51. Musuh Dalam Selimut

80 30 2
                                    

"Berikan tanganmu."

"Untuk apa?" Zhura mendekatkan tangan kanannya dengan ragu-ragu.

Dengan wajah datar Azhara menjetikkan jarinya. Saat itu juga, sebuah gelang perak berbentuk untaian sayap melingkar di pergelangan tangan Zhura.

"Kau membawaku terbang ke langit, lalu sekarang kau memberikan gelang indah ini, aku jadi merasa tidak enak." Gadis bermata hijau itu tidak dapat menyembunyikan wajah tersipunya.
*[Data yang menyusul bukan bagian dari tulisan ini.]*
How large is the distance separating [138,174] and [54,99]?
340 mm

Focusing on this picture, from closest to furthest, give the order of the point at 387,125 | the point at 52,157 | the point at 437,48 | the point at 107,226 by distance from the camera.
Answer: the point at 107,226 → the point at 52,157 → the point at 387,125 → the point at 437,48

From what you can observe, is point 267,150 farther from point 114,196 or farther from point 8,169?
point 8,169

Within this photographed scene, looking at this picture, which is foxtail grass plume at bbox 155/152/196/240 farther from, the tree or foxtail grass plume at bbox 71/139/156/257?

Itu merupakan gelang keramat yang Azhara dapatkan dari kuil suci setelah bersaing dengan jutaan orang. Dengan menggunakan gelang itu, Azhara akan tahu jika Zhura dalam masalah. "Gelang tersebut akan melindungimu dari berbagai macam bahaya. Hanya ini yang bisa kuberikan untuk membalas kebaikanmu. Selain aku, tak ada yang bisa melepasnya. Jadi, kau akan selalu aman."

Zhura terdiam.

Di tengah debaran jantungnya terselip perasaan menyesakkan. Ia merasa sedih saat menyadari Azhara begitu peduli padanya. Itu karena dirinya yang sekarang bukanlah ia yang sebenarnya. Di mata Azhara, sosoknya bukan Zhura melainkan Lailla. Bagaimana ia bisa begitu bahagia dengan wajah dan senyum palsu? Tak dapat dipungkiri bahwa kini Zhura sangat iri pada sosok semu bernama Lailla.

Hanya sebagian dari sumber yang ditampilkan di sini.